» TASK TO COMPLETE
Could you format every line of the records below as a numbered list, leaving out the blank lines?

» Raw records
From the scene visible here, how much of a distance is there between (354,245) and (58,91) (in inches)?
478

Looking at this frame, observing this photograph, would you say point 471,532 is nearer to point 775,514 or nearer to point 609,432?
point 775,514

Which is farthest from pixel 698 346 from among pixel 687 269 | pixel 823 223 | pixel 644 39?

» ANSWER IN FULL
1. From the scene visible here, how much of a distance is there between (354,245) and (58,91) (in inches)?
2. 478
3. Looking at this frame, observing this photograph, would you say point 471,532 is nearer to point 775,514 or nearer to point 609,432?
4. point 775,514
5. Which is farthest from pixel 698 346 from among pixel 687 269 | pixel 823 223 | pixel 644 39?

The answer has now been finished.